# Supplied text:

Immigration helps drives UK population to 66.4 MILLION after births fall to lowest level in a decade and deaths spike
- UK population growth stayed the same rate last year at 0.6 per cent, ONS says
- A drop in births and increase in deaths was offset by international immigration
- The population was 66.4million in the middle of last year, according to figures
Immigration helped drive the UK population to 66.4million last year – despite births falling to the lowest level in a decade and deaths spiking.
A drop in births and the highest number of deaths since the turn of the century was offset by inflows from abroad, according to the latest official figures.
Over the 12 months to the middle of 2018, the UK population rose year-on-year by 0.6 per cent – the same rate as the previous year.
The latest calculations show there were an estimated 66,436,000 people living in the country at the end of June last year.
The annual growth rate is still slower than any year since mid-2004, the Office for National Statistics (ONS) said.

# Given information:
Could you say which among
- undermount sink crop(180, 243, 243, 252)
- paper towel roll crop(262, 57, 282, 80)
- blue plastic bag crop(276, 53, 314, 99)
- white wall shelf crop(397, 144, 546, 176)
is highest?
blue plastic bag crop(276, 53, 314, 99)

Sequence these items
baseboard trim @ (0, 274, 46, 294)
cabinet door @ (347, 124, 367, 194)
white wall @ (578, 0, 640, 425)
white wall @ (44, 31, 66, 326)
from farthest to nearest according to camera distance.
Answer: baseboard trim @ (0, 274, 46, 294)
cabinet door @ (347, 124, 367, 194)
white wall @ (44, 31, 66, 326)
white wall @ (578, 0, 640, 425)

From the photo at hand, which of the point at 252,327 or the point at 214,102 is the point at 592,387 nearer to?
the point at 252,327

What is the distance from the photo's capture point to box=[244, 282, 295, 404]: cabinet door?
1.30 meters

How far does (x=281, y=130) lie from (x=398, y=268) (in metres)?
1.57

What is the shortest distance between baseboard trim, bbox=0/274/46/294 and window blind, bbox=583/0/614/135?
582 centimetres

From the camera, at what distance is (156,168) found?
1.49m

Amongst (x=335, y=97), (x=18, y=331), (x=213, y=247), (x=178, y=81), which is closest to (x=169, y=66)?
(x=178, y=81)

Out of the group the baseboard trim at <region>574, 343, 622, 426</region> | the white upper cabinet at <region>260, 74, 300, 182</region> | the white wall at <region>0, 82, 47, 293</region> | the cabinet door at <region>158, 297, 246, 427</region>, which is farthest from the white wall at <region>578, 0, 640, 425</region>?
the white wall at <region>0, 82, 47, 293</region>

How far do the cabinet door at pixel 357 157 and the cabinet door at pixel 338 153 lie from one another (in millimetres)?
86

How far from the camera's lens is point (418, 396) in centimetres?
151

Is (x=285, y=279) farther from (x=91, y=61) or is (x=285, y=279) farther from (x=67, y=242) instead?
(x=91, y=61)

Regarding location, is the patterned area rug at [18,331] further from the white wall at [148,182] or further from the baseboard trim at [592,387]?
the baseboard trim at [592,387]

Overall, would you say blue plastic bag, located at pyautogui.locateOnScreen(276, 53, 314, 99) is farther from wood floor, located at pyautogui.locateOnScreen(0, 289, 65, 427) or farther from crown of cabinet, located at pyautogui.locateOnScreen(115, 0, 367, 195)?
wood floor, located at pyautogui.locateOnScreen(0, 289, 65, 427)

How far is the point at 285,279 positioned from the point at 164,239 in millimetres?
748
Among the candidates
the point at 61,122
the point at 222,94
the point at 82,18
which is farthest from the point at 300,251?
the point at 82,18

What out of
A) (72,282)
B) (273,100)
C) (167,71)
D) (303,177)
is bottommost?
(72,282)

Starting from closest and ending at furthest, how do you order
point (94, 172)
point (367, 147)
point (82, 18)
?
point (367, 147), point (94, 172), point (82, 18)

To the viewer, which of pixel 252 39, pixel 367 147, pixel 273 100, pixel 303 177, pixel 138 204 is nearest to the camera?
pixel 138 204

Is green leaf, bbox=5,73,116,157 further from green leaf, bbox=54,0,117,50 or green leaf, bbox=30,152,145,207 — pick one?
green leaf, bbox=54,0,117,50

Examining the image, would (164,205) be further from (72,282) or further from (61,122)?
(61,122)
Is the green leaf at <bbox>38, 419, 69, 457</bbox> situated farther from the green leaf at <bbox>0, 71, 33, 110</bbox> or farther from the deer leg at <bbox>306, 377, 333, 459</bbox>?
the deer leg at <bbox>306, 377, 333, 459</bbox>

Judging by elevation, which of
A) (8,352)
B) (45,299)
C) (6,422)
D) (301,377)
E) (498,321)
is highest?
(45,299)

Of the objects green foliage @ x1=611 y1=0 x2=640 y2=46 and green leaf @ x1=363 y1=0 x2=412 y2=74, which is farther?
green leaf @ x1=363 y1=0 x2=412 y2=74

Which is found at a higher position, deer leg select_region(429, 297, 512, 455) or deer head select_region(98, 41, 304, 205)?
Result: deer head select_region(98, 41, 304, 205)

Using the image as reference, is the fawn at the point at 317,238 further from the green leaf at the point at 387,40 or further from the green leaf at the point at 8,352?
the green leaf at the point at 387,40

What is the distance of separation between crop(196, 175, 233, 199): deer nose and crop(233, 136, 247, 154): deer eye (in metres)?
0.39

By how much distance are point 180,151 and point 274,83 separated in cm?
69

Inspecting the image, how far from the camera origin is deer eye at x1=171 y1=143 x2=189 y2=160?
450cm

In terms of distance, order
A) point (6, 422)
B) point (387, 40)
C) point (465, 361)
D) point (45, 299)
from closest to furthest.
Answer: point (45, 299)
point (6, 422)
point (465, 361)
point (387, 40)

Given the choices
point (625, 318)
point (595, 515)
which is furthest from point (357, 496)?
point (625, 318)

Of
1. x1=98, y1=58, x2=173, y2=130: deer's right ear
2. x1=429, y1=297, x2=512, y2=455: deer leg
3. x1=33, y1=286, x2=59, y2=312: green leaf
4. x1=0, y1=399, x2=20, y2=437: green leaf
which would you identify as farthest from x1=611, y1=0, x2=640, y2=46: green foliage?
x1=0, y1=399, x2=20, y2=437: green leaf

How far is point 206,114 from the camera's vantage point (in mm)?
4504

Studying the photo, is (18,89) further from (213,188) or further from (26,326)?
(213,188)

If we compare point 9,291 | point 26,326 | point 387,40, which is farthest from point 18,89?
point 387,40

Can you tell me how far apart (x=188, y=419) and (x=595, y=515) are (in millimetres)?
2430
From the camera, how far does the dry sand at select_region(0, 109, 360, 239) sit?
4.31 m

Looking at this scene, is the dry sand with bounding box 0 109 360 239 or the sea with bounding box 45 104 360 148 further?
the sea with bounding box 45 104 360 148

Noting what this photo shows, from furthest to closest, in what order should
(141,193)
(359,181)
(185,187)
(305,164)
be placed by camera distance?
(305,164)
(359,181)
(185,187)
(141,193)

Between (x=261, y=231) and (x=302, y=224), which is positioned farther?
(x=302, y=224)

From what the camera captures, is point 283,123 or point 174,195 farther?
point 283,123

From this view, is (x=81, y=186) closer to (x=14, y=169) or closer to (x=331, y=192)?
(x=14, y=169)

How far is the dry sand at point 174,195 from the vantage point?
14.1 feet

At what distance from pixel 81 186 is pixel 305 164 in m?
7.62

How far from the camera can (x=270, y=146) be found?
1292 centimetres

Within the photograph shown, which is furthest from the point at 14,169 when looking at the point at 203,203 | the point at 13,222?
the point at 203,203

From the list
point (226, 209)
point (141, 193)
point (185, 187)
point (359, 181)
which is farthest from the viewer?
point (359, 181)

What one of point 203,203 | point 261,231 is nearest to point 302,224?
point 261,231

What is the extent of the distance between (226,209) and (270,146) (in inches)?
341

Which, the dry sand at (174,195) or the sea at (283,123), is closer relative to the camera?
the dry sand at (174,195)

# Exercise brief:
Answer these from the UK population article:
(a) By what percentage did the UK population rise year-on-year over the 12 months to the middle of 2018?
(b) How many people were estimated to be living in the country at the end of June last year?
(c) According to the ONS, the annual growth rate is slower than any year since when?

# Answer:
(a) 0.6 per cent
(b) 66,436,000
(c) Mid-2004